With respect to governance matters, Mantle Ridge has insisted that:

  • Mr. Ward would retire as CEO and Chairman immediately.
  • Mantle Ridge would designate six of fourteen directors on the reconstituted CSX Board, including Mr. Hilal and Mr. Harrison.
  • Three incumbent CSX directors, in addition to Mr. Ward, would retire from the CSX Board effective as of CSX’s 2017 annual meeting, and Edward J. Kelly, III, CSX’s Presiding Director, would retire from the CSX Board in 2018, leaving at that point seven incumbent CSX directors. Director John Breaux would be ineligible to stand for reelection, under CSX’s current director age limitations, after CSX’s 2018 annual meeting. At that time, the number of incumbent CSX directors would drop from seven to six.
  • Mr. Kelly would serve as Chairman of CSX for one year, with Mr. Hilal as Vice Chairman. Mr. Hilal would succeed Mr. Kelly as Chairman.
  • Mantle Ridge would select the Chairs of CSX’s Compensation Committee and Governance Committee, and would have “heavy” representation on these committees and representation on all other CSX committees.
  • To account for Mr. Harrison’s age, CSX would amend its bylaws to permit any director who is younger than the current director age limitation (i.e., 75 years of age) when first elected to continue to serve as a director for up to five consecutive one-year terms.

CSX’s Board has concerns with Mr. Harrison’s and Mantle Ridge’s proposals.

  • First, the CSX Board believes that the governance requests would grant effective control of CSX to a less than 5% shareholder, which would be receiving additional benefits from CSX that may substantially exceed $100 million.
  • Second, the economic costs of Mr.

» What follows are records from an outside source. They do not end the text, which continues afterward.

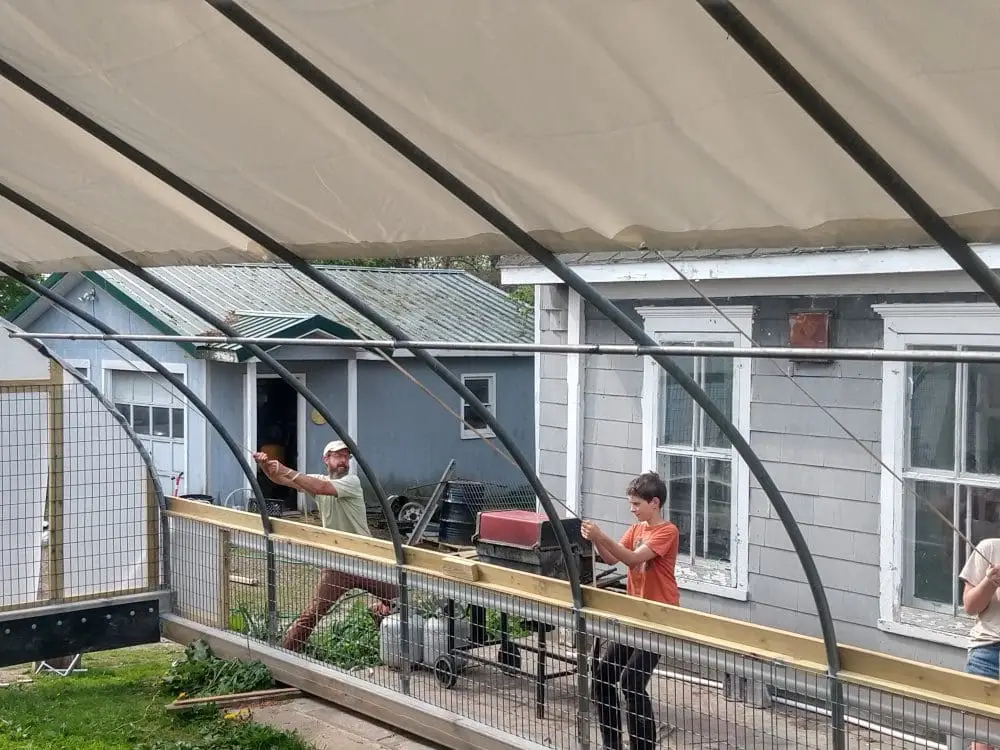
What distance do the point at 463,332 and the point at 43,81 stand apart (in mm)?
13174

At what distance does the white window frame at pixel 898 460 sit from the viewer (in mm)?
6633

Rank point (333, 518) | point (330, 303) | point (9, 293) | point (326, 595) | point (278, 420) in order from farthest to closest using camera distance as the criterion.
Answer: point (9, 293) < point (278, 420) < point (330, 303) < point (333, 518) < point (326, 595)

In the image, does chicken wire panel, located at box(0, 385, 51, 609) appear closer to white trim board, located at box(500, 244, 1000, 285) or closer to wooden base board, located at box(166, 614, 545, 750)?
wooden base board, located at box(166, 614, 545, 750)

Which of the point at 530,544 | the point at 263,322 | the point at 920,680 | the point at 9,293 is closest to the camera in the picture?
the point at 920,680

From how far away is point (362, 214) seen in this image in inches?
194

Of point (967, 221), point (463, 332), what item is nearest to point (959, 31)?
point (967, 221)

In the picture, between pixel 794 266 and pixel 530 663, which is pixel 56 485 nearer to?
pixel 530 663

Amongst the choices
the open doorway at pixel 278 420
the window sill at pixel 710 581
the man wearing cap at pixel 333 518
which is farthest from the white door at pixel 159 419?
the window sill at pixel 710 581

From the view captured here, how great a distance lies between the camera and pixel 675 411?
8.22 m

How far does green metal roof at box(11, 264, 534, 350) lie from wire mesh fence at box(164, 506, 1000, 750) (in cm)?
691

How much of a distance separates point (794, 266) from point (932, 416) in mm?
1225

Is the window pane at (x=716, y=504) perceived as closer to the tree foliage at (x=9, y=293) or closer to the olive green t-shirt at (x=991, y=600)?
the olive green t-shirt at (x=991, y=600)

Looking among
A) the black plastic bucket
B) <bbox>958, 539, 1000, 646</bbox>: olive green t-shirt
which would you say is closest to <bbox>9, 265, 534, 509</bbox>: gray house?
the black plastic bucket

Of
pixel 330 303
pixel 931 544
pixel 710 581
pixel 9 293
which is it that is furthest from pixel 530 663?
pixel 9 293
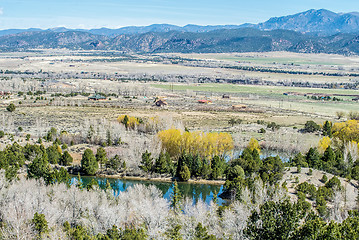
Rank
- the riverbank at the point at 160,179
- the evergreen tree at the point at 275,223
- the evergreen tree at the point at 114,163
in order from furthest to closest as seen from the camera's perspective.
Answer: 1. the evergreen tree at the point at 114,163
2. the riverbank at the point at 160,179
3. the evergreen tree at the point at 275,223

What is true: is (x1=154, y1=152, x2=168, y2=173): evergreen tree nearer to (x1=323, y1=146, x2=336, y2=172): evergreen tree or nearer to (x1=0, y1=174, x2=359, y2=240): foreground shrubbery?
(x1=0, y1=174, x2=359, y2=240): foreground shrubbery

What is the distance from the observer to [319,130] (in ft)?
233

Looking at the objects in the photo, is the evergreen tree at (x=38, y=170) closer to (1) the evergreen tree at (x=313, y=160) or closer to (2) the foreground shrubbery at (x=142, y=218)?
(2) the foreground shrubbery at (x=142, y=218)

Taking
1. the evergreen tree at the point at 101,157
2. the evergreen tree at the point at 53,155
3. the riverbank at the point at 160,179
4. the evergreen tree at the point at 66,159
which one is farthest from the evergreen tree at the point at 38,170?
the evergreen tree at the point at 101,157

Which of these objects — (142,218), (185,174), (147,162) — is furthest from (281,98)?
(142,218)

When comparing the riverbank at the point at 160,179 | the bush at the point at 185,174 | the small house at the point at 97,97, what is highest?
the small house at the point at 97,97

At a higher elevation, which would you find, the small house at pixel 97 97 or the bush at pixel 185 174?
the small house at pixel 97 97

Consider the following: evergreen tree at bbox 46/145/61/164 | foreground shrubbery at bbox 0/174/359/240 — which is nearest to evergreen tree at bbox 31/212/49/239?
foreground shrubbery at bbox 0/174/359/240

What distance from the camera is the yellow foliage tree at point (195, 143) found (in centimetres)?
4916

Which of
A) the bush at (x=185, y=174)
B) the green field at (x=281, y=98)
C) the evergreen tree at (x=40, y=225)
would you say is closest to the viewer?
the evergreen tree at (x=40, y=225)

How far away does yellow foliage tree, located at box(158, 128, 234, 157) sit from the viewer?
49156 millimetres

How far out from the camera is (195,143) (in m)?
49.3

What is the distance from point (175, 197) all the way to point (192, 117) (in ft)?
166

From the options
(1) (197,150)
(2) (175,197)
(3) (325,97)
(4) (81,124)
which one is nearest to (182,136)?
(1) (197,150)
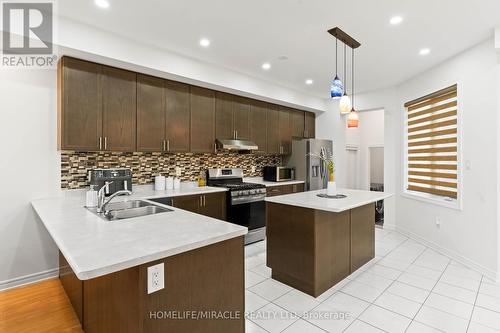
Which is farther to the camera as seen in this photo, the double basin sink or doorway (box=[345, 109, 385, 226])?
doorway (box=[345, 109, 385, 226])

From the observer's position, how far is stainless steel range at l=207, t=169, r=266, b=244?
13.1 feet

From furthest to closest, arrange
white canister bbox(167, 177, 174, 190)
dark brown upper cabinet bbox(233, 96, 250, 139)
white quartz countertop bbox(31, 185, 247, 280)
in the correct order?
dark brown upper cabinet bbox(233, 96, 250, 139) < white canister bbox(167, 177, 174, 190) < white quartz countertop bbox(31, 185, 247, 280)

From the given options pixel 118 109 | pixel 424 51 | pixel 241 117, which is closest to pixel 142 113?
pixel 118 109

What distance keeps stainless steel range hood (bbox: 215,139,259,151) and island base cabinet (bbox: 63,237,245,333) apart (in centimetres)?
266

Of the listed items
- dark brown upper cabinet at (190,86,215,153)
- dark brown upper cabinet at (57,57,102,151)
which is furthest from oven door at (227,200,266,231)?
dark brown upper cabinet at (57,57,102,151)

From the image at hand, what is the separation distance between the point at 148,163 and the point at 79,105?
1173 mm

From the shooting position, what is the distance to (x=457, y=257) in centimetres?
350

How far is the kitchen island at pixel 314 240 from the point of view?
2553 millimetres

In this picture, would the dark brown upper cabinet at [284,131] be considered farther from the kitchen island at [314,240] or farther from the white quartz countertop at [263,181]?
the kitchen island at [314,240]

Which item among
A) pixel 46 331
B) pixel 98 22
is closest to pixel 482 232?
pixel 46 331

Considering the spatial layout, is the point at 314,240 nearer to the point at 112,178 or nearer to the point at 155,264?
the point at 155,264

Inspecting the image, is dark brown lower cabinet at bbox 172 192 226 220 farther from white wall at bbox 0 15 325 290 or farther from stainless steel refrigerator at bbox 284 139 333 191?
stainless steel refrigerator at bbox 284 139 333 191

Harrison’s and Mantle Ridge’s employment-related proposals (which CSX estimates, with the requested reimbursement and tax indemnity, to exceed $300 million), are extraordinary in scope and structured largely as an upfront payment and as equity grants that would be payable to Mr. Harrison upon his death or disability with only a portion of the equity grant including any performance metrics. The CSX Board believes such an employment arrangement for an incoming CEO is exceptionally unusual if not unprecedented.